Files
lab/config-format-research.md

122 lines
4.6 KiB
Markdown
Raw Normal View History

2026-03-15 23:50:43 +00:00
# Configuration Format Research
## Decision: PENDING — exploring alternatives to raw Kubernetes YAML
## The Problem
Kubernetes YAML is verbose, repetitive, lacks type safety, and forces users to specify
every layer of concern (intent, team defaults, org standards, k8s boilerplate) in one file.
Helm "solves" this with Go templating, which produces unreadable template spaghetti.
Docker Compose is the gold standard for UX — 6 lines vs 35 for the same deployment.
The problem was never YAML itself; it was being forced to write too much of it.
## Core Design Principle
Users should only define what they care about. Everything else should be inherited from
expert-defined defaults. YAML (or JSON) can exist underneath as:
- Easy, non-binary backup format
- Live editing capability
- Debugging / inspection output
## Layered Architecture
```
Layer 1: User intent "I want an api service running myapp" ← USER WRITES THIS
Layer 2: Team defaults "Our services get health checks, limits" ← Team lead defines
Layer 3: Org standards "All pods need security context, labels" ← Platform team defines
Layer 4: Output Full YAML/JSON for kubectl, backup, debug ← GENERATED
```
Docker Compose feels good because it's only Layer 1 — Docker handles the rest.
Kubernetes forces all 4 layers into one file.
## Evaluated Alternatives
### Tier 1 — Strong Contenders
**Pkl (Apple)**
- Best syntax for "amend a template" via `amends` keyword
- Strong static typing, clean readable syntax
- Lowest ceremony for simple cases
- Risk: Apple may abandon it, requires JVM runtime
- K8s support: `pkl-k8s` package exists
**KCL (CNCF Sandbox)**
- Python-like syntax, lowest learning curve of typed options
- Schema defaults, validation, constraints built in
- CNCF backing gives legitimacy
- Risk: primarily driven by Ant Group (Alibaba)
**CUE**
- Most principled — constraint-based unification, not inheritance
- Used by Timoni (Helm replacement), KubeVela, Dagger
- Defaults marked with `*`, types and values on same spectrum
- Risk: steep learning curve, novel paradigm
- Most mature K8s ecosystem of the three
### Tier 2 — Viable But Weaker Fit
**CDK8s+ (TypeScript)**
- Full IDE support, strongest type safety
- cdk8s+ has intent-driven APIs ("I want a web service" → generates Deployment+Service)
- Risk: brings software engineering complexity into config, AWS-centric
- Good if team is TypeScript-native
**Jsonnet (via Tanka)**
- Proven at scale (Grafana uses it across hundreds of services)
- Object mixins via `+` operator for composition
- Risk: weak type safety, no compile-time validation of field names
### Tier 3 — Not Recommended
**Dhall** — strongest type safety but Haskell-like syntax, small/stale community
**Nickel** — elegant contracts system but tiny K8s ecosystem
**Starlark** — no type safety, no schema system, just a scripting layer
**HCL** — great for infra provisioning, wrong fit for k8s manifests
### Dead Projects
- **Winglang** — shut down April 2025
- **Klotho** — archived, pivoted to InfraCopilot
- **Acorn** — pivoted to AI agents (Obot)
## Compose-Like Input Format (Preferred Direction)

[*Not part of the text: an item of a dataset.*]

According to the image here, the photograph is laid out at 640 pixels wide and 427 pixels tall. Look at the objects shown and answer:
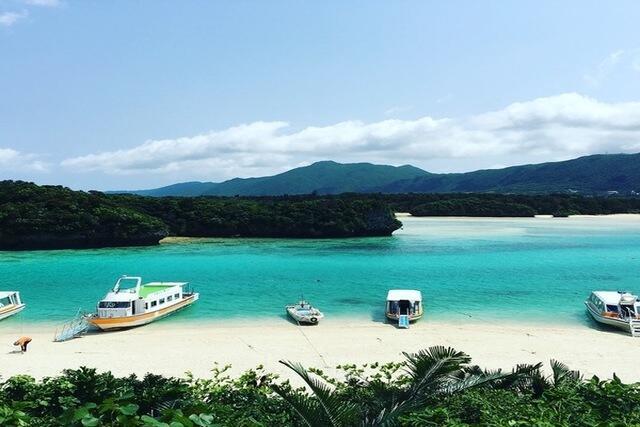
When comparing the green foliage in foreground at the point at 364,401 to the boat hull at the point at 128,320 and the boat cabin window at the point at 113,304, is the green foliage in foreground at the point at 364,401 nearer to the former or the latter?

The user prefers Docker Compose brevity. The tool we build could use a Compose-inspired
input format at Layer 1, generating full k8s manifests + provider-specific resources underneath:
```yaml
# What the user writes
services:
api:
image: myapp:latest
size: medium
ports: [8080]
env:
DB_HOST: postgres
# System generates: full k8s Deployment, Service, NetworkPolicy,
# resource limits, security context, health checks, etc.
```
YAML is fine for Layer 1 if it's short enough. The problem was never the format —
it was the verbosity. Compose proves short YAML works.
## Open Questions
1. Should Layer 1 input be YAML (Compose-like), or a typed language (Pkl/KCL/CUE)?

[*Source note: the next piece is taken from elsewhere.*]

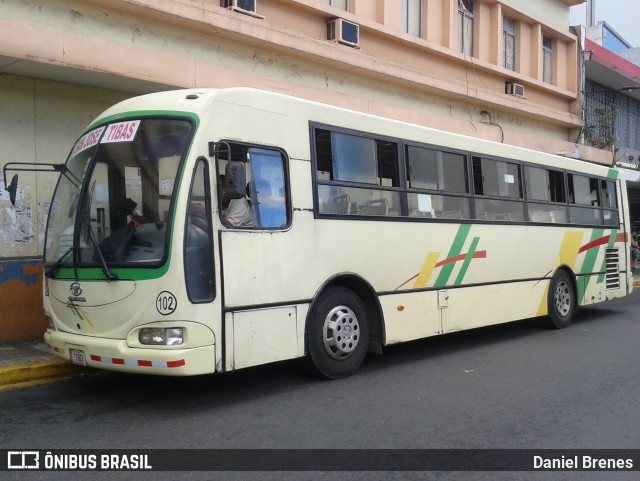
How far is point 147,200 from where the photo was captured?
223 inches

2. How do team defaults (Layer 2) and org standards (Layer 3) get defined and distributed?
3. Should the render view show the generated YAML diff when changing Layer 1 input?
4. How does this integrate with the Pulumi multi-cloud abstraction layer?

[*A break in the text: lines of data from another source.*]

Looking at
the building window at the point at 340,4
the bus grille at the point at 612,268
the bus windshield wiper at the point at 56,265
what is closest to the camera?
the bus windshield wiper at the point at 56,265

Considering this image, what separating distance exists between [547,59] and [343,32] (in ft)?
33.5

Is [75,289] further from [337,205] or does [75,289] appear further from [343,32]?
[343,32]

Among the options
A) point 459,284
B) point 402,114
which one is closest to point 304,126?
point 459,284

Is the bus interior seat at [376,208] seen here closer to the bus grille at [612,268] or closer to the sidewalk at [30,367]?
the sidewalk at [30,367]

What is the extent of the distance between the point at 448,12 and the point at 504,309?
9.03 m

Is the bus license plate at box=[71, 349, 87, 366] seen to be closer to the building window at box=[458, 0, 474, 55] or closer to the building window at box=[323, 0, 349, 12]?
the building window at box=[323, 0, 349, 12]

5. Could the input format support both k8s workloads AND infrastructure resources
(VMs, networks, storage) in the same spec?
## GUI/TUI Space — Underserved Opportunity
No tool has achieved significant adoption for visually *defining* infrastructure.
Existing tools (K9s, Lens, Rancher) are for monitoring/management, not authoring.
The ideal: platform engineers define schemas with constraints/defaults,
developers interact with a form/wizard showing only fields they need,
validated config generated underneath. Nobody has built this well yet.